(Instruções):
**1.** Liste os fatores que, segundo o texto sobre as telecomunicações, tornam a questão cada vez mais grave com o passar do tempo.
**2.** No texto sobre as telecomunicações, altere o trecho que começa em "Não se trata" e segue até "caminhar. Ficou paralisada.", trocando "banda larga" por "fibra óptica".
**3.** Escreva a continuação do texto sobre as telecomunicações a partir da última frase apresentada.

(Texto extraído):
++++

O passo para o futuro exige articulação
As comemorações dos 20 anos da privatização das telecomunicações no país, em julho deste ano, foram modestas, em nada lembrando os tempos ufanistas de dez anos atrás. Não só porque o cenário econômico é outro, com um PIB que encolheu 7% entre 2015 e 16 e vem se recuperando a duras penas. Mas porque o setor vem patinando na definição de seu futuro.
Não se trata de uma questão nova. Ela se arrasta há pelo menos três ou quatro anos, mas, com o passar do tempo, vai se tornando mais grave frente ao avanço da tecnologia, à obsolescência acelerada do serviço de voz fixa, a exigências regulatórias e de investimento relativas a esse serviço para as concessionárias que não fazem mais sentido econômico.
Praticamente, há consenso entre todos os agentes sobre o que é preciso mudar na política de telecomunicações. Trocar a telefonia fixa pela banda larga. Mas seja por falta de articulação política, seja porque telecomunicações não são percebidas pelos governantes como um setor problemático da infraestrutura brasileira – pois os números são
grandiosos, embora haja deficiências principalmente nas regiões mais remotas –, a agenda do setor não conseguiu caminhar. Ficou paralisada.

++++

(Dados):
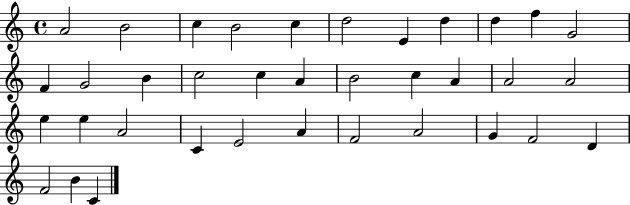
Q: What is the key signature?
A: C major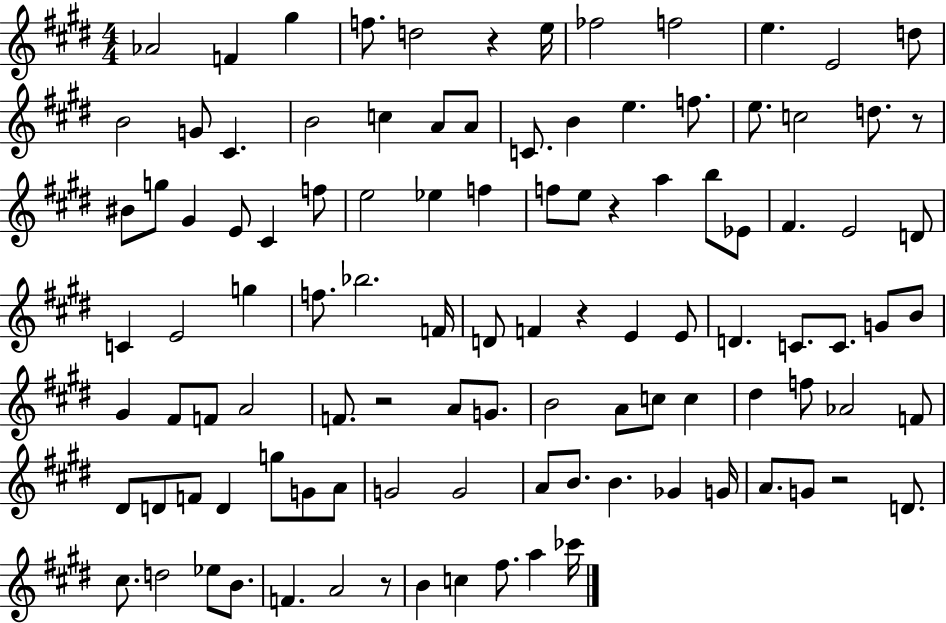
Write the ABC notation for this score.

X:1
T:Untitled
M:4/4
L:1/4
K:E
_A2 F ^g f/2 d2 z e/4 _f2 f2 e E2 d/2 B2 G/2 ^C B2 c A/2 A/2 C/2 B e f/2 e/2 c2 d/2 z/2 ^B/2 g/2 ^G E/2 ^C f/2 e2 _e f f/2 e/2 z a b/2 _E/2 ^F E2 D/2 C E2 g f/2 _b2 F/4 D/2 F z E E/2 D C/2 C/2 G/2 B/2 ^G ^F/2 F/2 A2 F/2 z2 A/2 G/2 B2 A/2 c/2 c ^d f/2 _A2 F/2 ^D/2 D/2 F/2 D g/2 G/2 A/2 G2 G2 A/2 B/2 B _G G/4 A/2 G/2 z2 D/2 ^c/2 d2 _e/2 B/2 F A2 z/2 B c ^f/2 a _c'/4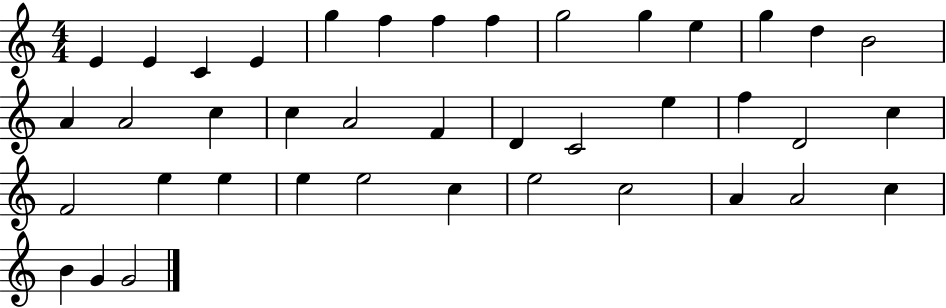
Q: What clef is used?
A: treble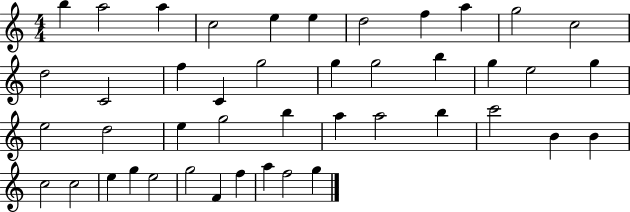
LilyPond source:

{
  \clef treble
  \numericTimeSignature
  \time 4/4
  \key c \major
  b''4 a''2 a''4 | c''2 e''4 e''4 | d''2 f''4 a''4 | g''2 c''2 | \break d''2 c'2 | f''4 c'4 g''2 | g''4 g''2 b''4 | g''4 e''2 g''4 | \break e''2 d''2 | e''4 g''2 b''4 | a''4 a''2 b''4 | c'''2 b'4 b'4 | \break c''2 c''2 | e''4 g''4 e''2 | g''2 f'4 f''4 | a''4 f''2 g''4 | \break \bar "|."
}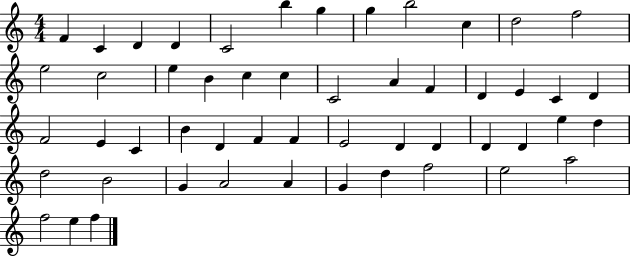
X:1
T:Untitled
M:4/4
L:1/4
K:C
F C D D C2 b g g b2 c d2 f2 e2 c2 e B c c C2 A F D E C D F2 E C B D F F E2 D D D D e d d2 B2 G A2 A G d f2 e2 a2 f2 e f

++++

(Resultados do exercício):
**1.**
- o avanço da tecnologia
- a obsolescência acelerada do serviço de voz fixa
- exigências regulatórias e de investimento relativas a esse serviço para as concessionárias que não fazem mais sentido econômico

**2.**
Não se trata de uma questão nova. Ela se arrasta há pelo menos três ou quatro anos, mas, com o passar do tempo, vai se tornando mais grave frente ao avanço da tecnologia, à obsolescência acelerada do serviço de voz fixa, a exigências regulatórias e de investimento relativas a esse serviço para as concessionárias que não fazem mais sentido econômico.
Praticamente, há consenso entre todos os agentes sobre o que é preciso mudar na política de telecomunicações. Trocar a telefonia fixa pela fibra óptica. Mas seja por falta de articulação política, seja porque telecomunicações não são percebidas pelos governantes como um setor problemático da infraestrutura brasileira – pois os números são
grandiosos, embora haja deficiências principalmente nas regiões mais remotas –, a agenda do setor não conseguiu caminhar. Ficou paralisada.

**3.**
Vencer esta paralisia é o principal objetivo dos dirigentes das principais operadoras. “Não precisamos de nenhuma reforma radical como a de 20 anos atrás. Precisamos de ajustes pontuais”, diz Eduardo Navarro, presidente da Telefônica Brasil.
Ele lembra que os serviços de voz tanto fixa quanto móvel estão universalizados, próximos do nível da energia elétrica, e há competição entre quatro grandes empresas. “O desafio agora é universalizar a banda larga”, diz. “Precisamos de política pública para criar um quadro propício para uma nova onda de modernização baseada no 5G e para fomentar a difusão massiva da fibra óptica”, completa Mário Girasole, vice-presidente de Assuntos
Regulatórios e Institucionais da TIM Brasil.
Fazer os ajustes é tarefa urgente para que o Brasil possa avançar na agenda digital e não perder o bonde da Internet das Coisas (IoT), que já começa a revolucionar a forma como as pessoas vivem, trabalham, se relacionam entre si e com os objetos e serviços.
Mesmo sem sair das gavetas do Palácio do Planalto, o Plano Nacional de IoT – até agosto, não tinha sido sancionado pelo presidente da República –, desenvolvido ao longo de 2017, conseguiu movimentar o mercado. Grandes empresas iniciaram projetos especialmente nos segmentos de agronegócios, indústria e logística; hubs de startups
foram montados; surgiram vários laboratórios; e as operadoras de telecomunicações se juntaram a pilotos em áreas de seu interesse.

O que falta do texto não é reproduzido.